Real Estate investment and later selling property acquired in India by NRIs have always been a significant area inviting many queries. RBI governs sale and purchase of property by NRIs under FEMA (Foreign Exchange Management Act), 1999. RBI grants general Permission for property transactions by NRIs in India, and in some cases, specific permission of RBI is required. The rules and regulations have been simplified and made investor friendly
NRIs may want to sell the property as it is difficult to maintain if there is no plan to visit India or rent out the same and burden their family friends for payment of property tax, maintenance charges and other municipal dues
A Canadian Citizen who had inherited a property in India wanted to sell his property here in India and repatriate the sale proceeds. We answered the queries as follows:
Which property can be sold and to whom
- Any property can be sold to a resident Indian – residential or commercial whether purchased, inherited or gifted.
- In case the buyer is NRI – any property except agricultural land, plantation property and farmhouse.
Repatriation – It is a vast topic, but here we are confining ourselves to repatriation of sale proceeds only.
Sale proceeds can be legally and safely remitted through proper banking channels. Asset bought in India can be sold if they are purchased confirming to all the rules and regulations of foreign exchange. Once the property is sold, the next step is to repatriate the funds abroad:
If inherited/gifted -property is sold
- The sale amount is deposited in NRO account. Repatriation is allowed up to USD One million per financial year. If remittance increases US dollar one million in a financial year, permission of RBI is required.
- If the property has been inherited from a person residing outside India, special permission of RBI is needed.
- NRIs can acquire agricultural land in India only through inheritance, and the same can be sold only to a resident Indian.
If the purchased property is sold:
a. The property was purchased while being a resident Indian
- The sale proceeds are credited to NRO account and remittance from NRO account is allowed up to USD One million in a financial year after payment of tax.
- The repatriation, in this case, is allowed only if the property is held for 10 years. If not, the sale proceeds are held in NRO account to complete 10 years.
b. The property was purchased as NRI
- If the property was purchased using money resources in India (loan from bank or family friends) – sale proceeds are credited to NRO account. Repatriation limit is the same as in point a. Permission from RBI is required if remittance is more than that.
- If the property was purchased on loan, repatriation is allowed up to the loan repayment amount made through NRE/FCNR accounts or remittance of foreign currency through banking channels.
- If the property was purchased using foreign currency funds from NRE /FCNR account, the maximum amount of repatriation could be the foreign currency equivalent of the amount paid for the purchase.
In such case, repatriation of the entire principal amount is done without any restriction subject to the condition of repatriation of two residential properties only — no limit for commercial properties. Capital gains/profits are deposited in NRO account and are repatriated subject to condition of USD one million per financial year.
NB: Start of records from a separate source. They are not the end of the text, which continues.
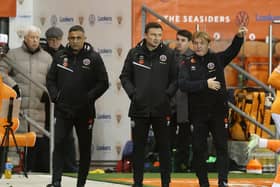 Sheffield United manager Paul Heckingbottom (centre) with Stuart McCall (right) and Jack Lester: Darren Staples / Sportimage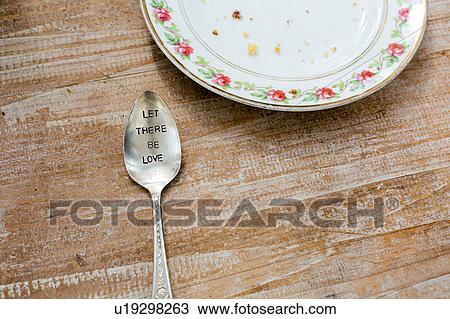 Stock Image - Plate and spoon engraved with slogan on wooden surface. Fotosearch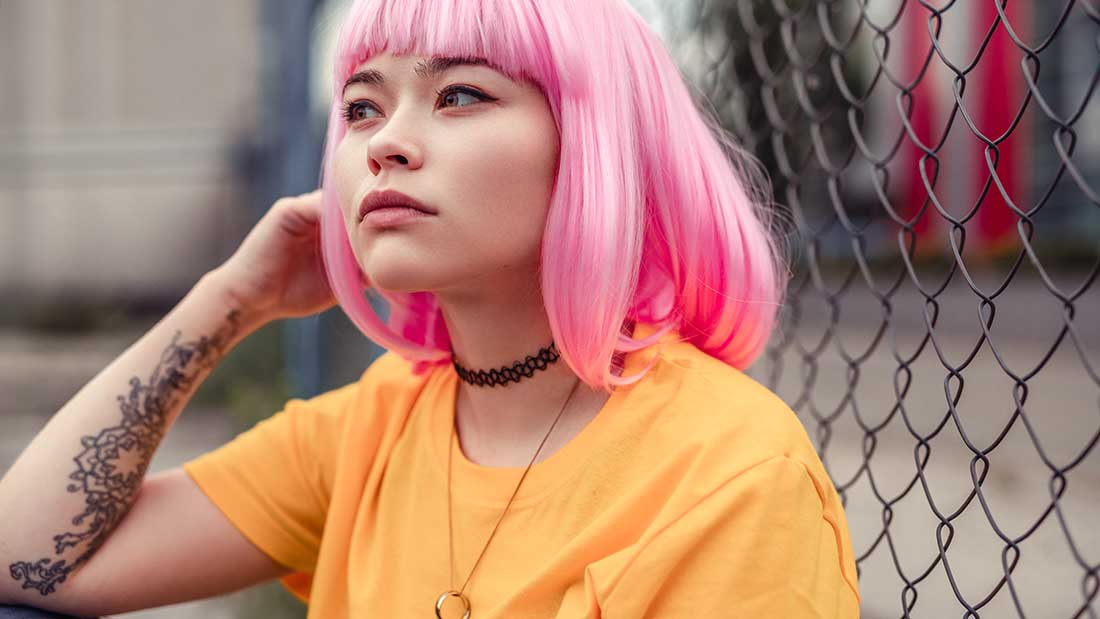 young girl with pink hair and arm tatoo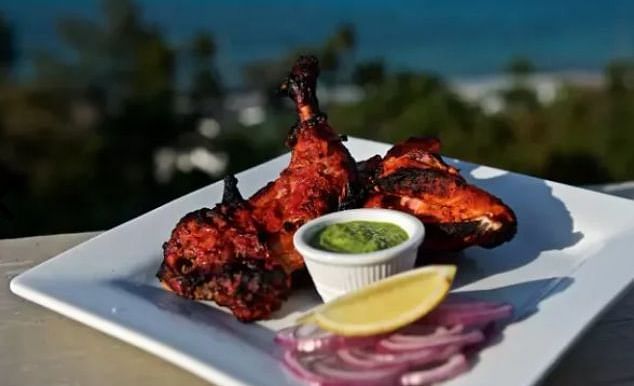 Plate of grilled tandoori chicken with onions, lemon, and chutney in front of ocean | A Stone's Throw Away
The repatriation limit applies to one person per financial year.
Documents required for repatriation of sale proceeds:
- Certificate from Chartered Accountant – Form 15 CB
- Certificate from income tax department – Form 15 CA
- Application in a bank for foreign exchange
- Proof of inheritance in case of sale of inherited property
- Document proving sale
It is always advisable to hire a lawyer to ensure proper documentation and smooth repatriation of sale proceeds.